* Provided passage
□ □ □ □

GEP 3388 Retry Budget API Design (#3573)

ericdbishop · mikemorris · LiorLieberman · web-flow · commit b86c8eae8ef6 · 2025-02-07T17:09:55.000-08:00
* GEP-3388 HTTP Retry Budget API Design

* add first draft of YAML for retry budgets

* add Go structs for retry budget API design proposal

* Apply suggestions from code review

Co-authored-by: Mike Morris &lt;mikemorris@users.noreply.github.com&gt;
Co-authored-by: Lior Lieberman &lt;liorlib7+riskified@gmail.com&gt;

* remove HTTPRouteRetry from CommonRetryPolicy

* remove From scoping, deferred to future memorandum GEP as a potential common pattern for policy attachment

* remove standalone RetryPolicy examples in favor of BackendTrafficPolicy

* Update geps/gep-3388/index.md

Co-authored-by: Flynn &lt;kflynn@users.noreply.github.com&gt;

* Update geps/gep-3388/index.md

Co-authored-by: Flynn &lt;kflynn@users.noreply.github.com&gt;

---------

Co-authored-by: Mike Morris &lt;1149913+mikemorris@users.noreply.github.com&gt;
Co-authored-by: Mike Morris &lt;mikemorris@users.noreply.github.com&gt;
Co-authored-by: Lior Lieberman &lt;liorlib7+riskified@gmail.com&gt;
Co-authored-by: Flynn &lt;kflynn@users.noreply.github.com&gt;
diff --git a/geps/gep-3388/index.md b/geps/gep-3388/index.md
@@ -1,7 +1,7 @@
 # GEP-3388: Retry Budgets
 
 * Issue: [#3388](https://github.com/kubernetes-sigs/gateway-api/issues/3388)
-* Status: Provisional
+* Status: Implementable
 
 (See status definitions [here](/geps/overview/#gep-states).)
 
@@ -29,7 +29,7 @@ Multiple data plane proxies offer optional configuration for budgeted retries, i
 
 Configuring a limit for client retries is an important factor in building a resilient system, allowing requests to be successfully retried during periods of intermittent failure. But too many client-side retries can also exacerbate consistent failures and slow down recovery, quickly overwhelming a failing system and leading to cascading failures such as retry storms. Configuring a sane limit for max client-side retries is often challenging in complex systems. Allowing an application developer (Ana) to configure a dynamic "retry budget" reduces the risk of a high number of retries across clients. It allows a service to perform as expected in both times of high & low request load, as well as both during periods of intermittent & consistent failures.
 
-While retry budget configuration has been a frequently discussed feature within the community, differences in the semantics between data plane implementations creates a challenge for a consensus on the correct location for the configuration. This proposal aims to determine where retry budget's should be defined within the Gateway API, and whether data plane proxies may need to be altered to accommodate the specification.

□ □ □ □

* Extracted material

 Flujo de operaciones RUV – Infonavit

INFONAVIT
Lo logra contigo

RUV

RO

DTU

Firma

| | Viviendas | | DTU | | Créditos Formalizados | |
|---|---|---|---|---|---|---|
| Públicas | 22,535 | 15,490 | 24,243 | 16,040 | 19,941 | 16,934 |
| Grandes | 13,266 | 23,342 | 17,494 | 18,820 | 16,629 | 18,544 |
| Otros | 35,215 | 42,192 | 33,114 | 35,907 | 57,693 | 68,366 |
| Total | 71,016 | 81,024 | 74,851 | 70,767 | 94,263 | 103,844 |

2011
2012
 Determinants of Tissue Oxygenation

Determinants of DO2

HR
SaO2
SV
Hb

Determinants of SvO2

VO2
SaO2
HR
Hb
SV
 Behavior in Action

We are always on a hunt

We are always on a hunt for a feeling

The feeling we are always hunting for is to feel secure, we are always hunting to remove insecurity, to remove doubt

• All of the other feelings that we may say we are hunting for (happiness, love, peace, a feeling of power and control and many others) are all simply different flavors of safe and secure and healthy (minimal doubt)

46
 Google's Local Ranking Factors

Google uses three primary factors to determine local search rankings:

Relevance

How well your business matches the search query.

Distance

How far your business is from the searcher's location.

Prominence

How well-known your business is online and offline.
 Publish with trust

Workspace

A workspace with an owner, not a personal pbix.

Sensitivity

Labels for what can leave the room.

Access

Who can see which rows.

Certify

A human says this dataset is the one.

□ □ □ □

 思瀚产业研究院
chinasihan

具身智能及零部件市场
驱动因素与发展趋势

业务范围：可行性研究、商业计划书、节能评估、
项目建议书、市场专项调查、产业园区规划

□ □ □ □

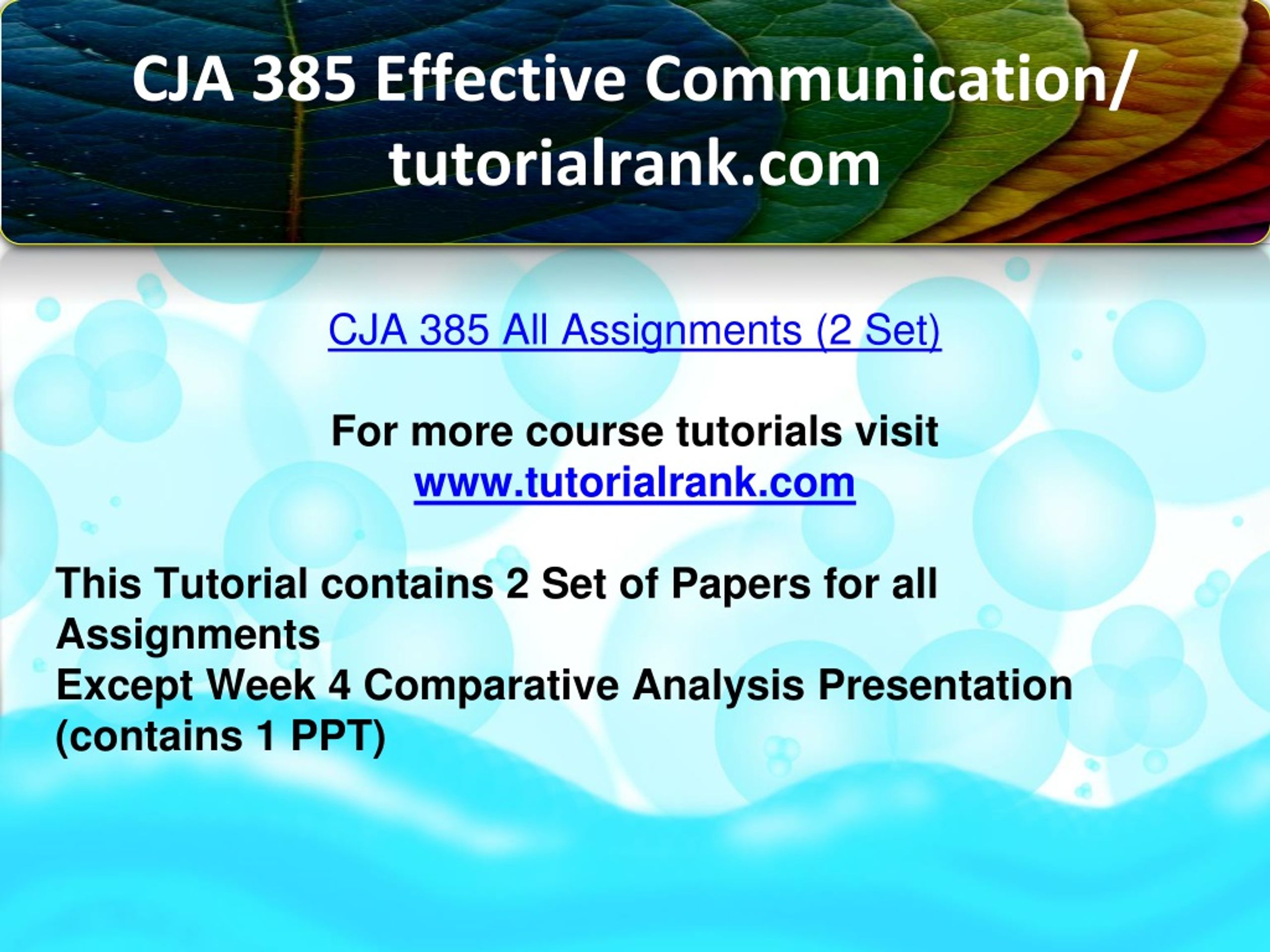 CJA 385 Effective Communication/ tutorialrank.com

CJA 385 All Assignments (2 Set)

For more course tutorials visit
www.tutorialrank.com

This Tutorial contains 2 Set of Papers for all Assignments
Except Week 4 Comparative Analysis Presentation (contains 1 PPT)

□ □ □ □

* Explore the material
**A)** In the GEP-3388 commit, what status does the GEP move to?
**B)** Please update the stretch from "Configuring a limit" through "intermittent & consistent failures." in the GEP-3388 commit, replacing "retry storms" with "retry floods".

* List of answers
**A)** Implementable (from Provisional)

**B)**
Configuring a limit for client retries is an important factor in building a resilient system, allowing requests to be successfully retried during periods of intermittent failure. But too many client-side retries can also exacerbate consistent failures and slow down recovery, quickly overwhelming a failing system and leading to cascading failures such as retry floods. Configuring a sane limit for max client-side retries is often challenging in complex systems. Allowing an application developer (Ana) to configure a dynamic "retry budget" reduces the risk of a high number of retries across clients. It allows a service to perform as expected in both times of high & low request load, as well as both during periods of intermittent & consistent failures.